- **SUPPLIED MATERIAL**
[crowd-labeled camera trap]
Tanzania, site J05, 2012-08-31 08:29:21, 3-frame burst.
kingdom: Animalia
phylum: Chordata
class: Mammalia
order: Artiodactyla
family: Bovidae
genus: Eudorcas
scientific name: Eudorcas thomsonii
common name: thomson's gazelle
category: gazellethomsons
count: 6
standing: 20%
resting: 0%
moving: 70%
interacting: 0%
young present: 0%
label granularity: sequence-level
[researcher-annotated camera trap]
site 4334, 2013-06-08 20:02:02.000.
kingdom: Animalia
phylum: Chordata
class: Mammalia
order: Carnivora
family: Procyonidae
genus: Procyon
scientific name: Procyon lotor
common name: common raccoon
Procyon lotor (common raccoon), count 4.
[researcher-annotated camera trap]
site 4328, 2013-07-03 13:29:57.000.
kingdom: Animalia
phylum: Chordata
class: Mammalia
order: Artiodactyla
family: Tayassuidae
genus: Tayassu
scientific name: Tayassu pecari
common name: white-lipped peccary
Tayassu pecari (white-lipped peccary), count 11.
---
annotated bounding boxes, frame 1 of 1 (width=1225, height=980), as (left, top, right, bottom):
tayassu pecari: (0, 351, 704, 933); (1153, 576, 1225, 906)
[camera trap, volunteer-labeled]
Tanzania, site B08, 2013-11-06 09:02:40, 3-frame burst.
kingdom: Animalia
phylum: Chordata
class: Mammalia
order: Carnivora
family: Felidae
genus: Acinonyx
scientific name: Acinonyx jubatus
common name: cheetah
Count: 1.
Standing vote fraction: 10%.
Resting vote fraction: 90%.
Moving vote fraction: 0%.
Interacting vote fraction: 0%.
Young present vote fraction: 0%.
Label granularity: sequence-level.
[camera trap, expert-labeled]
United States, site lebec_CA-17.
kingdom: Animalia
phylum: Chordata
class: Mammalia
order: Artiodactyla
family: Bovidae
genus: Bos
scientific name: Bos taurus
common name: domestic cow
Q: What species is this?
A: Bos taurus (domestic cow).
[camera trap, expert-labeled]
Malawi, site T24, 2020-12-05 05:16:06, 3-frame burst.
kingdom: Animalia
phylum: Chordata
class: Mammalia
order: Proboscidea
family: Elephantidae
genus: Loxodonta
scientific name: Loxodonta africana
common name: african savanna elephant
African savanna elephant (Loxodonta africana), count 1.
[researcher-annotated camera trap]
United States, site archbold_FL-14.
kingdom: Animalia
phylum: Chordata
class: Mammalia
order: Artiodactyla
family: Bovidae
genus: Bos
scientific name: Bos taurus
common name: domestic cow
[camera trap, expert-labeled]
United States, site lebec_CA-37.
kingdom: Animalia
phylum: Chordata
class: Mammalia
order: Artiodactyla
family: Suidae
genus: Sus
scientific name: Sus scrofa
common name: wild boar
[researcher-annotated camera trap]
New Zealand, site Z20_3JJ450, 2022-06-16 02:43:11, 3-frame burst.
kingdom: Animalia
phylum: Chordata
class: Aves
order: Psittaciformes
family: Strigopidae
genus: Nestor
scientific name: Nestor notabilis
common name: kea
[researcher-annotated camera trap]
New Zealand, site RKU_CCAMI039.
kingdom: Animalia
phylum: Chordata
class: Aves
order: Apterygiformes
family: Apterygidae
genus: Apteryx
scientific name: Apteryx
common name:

- **PROBLEM TO WORK ON**
The material should be transcribed exactly, every line included.

- **RESULT FOR THIS EXERCISE**
[crowd-labeled camera trap]
Tanzania, site J05, 2012-08-31 08:29:21, 3-frame burst.
kingdom: Animalia
phylum: Chordata
class: Mammalia
order: Artiodactyla
family: Bovidae
genus: Eudorcas
scientific name: Eudorcas thomsonii
common name: thomson's gazelle
category: gazellethomsons
count: 6
standing: 20%
resting: 0%
moving: 70%
interacting: 0%
young present: 0%
label granularity: sequence-level
[researcher-annotated camera trap]
site 4334, 2013-06-08 20:02:02.000.
kingdom: Animalia
phylum: Chordata
class: Mammalia
order: Carnivora
family: Procyonidae
genus: Procyon
scientific name: Procyon lotor
common name: common raccoon
Procyon lotor (common raccoon), count 4.
[researcher-annotated camera trap]
site 4328, 2013-07-03 13:29:57.000.
kingdom: Animalia
phylum: Chordata
class: Mammalia
order: Artiodactyla
family: Tayassuidae
genus: Tayassu
scientific name: Tayassu pecari
common name: white-lipped peccary
Tayassu pecari (white-lipped peccary), count 11.
---
annotated bounding boxes, frame 1 of 1 (width=1225, height=980), as (left, top, right, bottom):
tayassu pecari: (0, 351, 704, 933); (1153, 576, 1225, 906)
[camera trap, volunteer-labeled]
Tanzania, site B08, 2013-11-06 09:02:40, 3-frame burst.
kingdom: Animalia
phylum: Chordata
class: Mammalia
order: Carnivora
family: Felidae
genus: Acinonyx
scientific name: Acinonyx jubatus
common name: cheetah
Count: 1.
Standing vote fraction: 10%.
Resting vote fraction: 90%.
Moving vote fraction: 0%.
Interacting vote fraction: 0%.
Young present vote fraction: 0%.
Label granularity: sequence-level.
[camera trap, expert-labeled]
United States, site lebec_CA-17.
kingdom: Animalia
phylum: Chordata
class: Mammalia
order: Artiodactyla
family: Bovidae
genus: Bos
scientific name: Bos taurus
common name: domestic cow
Q: What species is this?
A: Bos taurus (domestic cow).
[camera trap, expert-labeled]
Malawi, site T24, 2020-12-05 05:16:06, 3-frame burst.
kingdom: Animalia
phylum: Chordata
class: Mammalia
order: Proboscidea
family: Elephantidae
genus: Loxodonta
scientific name: Loxodonta africana
common name: african savanna elephant
African savanna elephant (Loxodonta africana), count 1.
[researcher-annotated camera trap]
United States, site archbold_FL-14.
kingdom: Animalia
phylum: Chordata
class: Mammalia
order: Artiodactyla
family: Bovidae
genus: Bos
scientific name: Bos taurus
common name: domestic cow
[camera trap, expert-labeled]
United States, site lebec_CA-37.
kingdom: Animalia
phylum: Chordata
class: Mammalia
order: Artiodactyla
family: Suidae
genus: Sus
scientific name: Sus scrofa
common name: wild boar
[researcher-annotated camera trap]
New Zealand, site Z20_3JJ450, 2022-06-16 02:43:11, 3-frame burst.
kingdom: Animalia
phylum: Chordata
class: Aves
order: Psittaciformes
family: Strigopidae
genus: Nestor
scientific name: Nestor notabilis
common name: kea
[researcher-annotated camera trap]
New Zealand, site RKU_CCAMI039.
kingdom: Animalia
phylum: Chordata
class: Aves
order: Apterygiformes
family: Apterygidae
genus: Apteryx
scientific name: Apteryx
common name:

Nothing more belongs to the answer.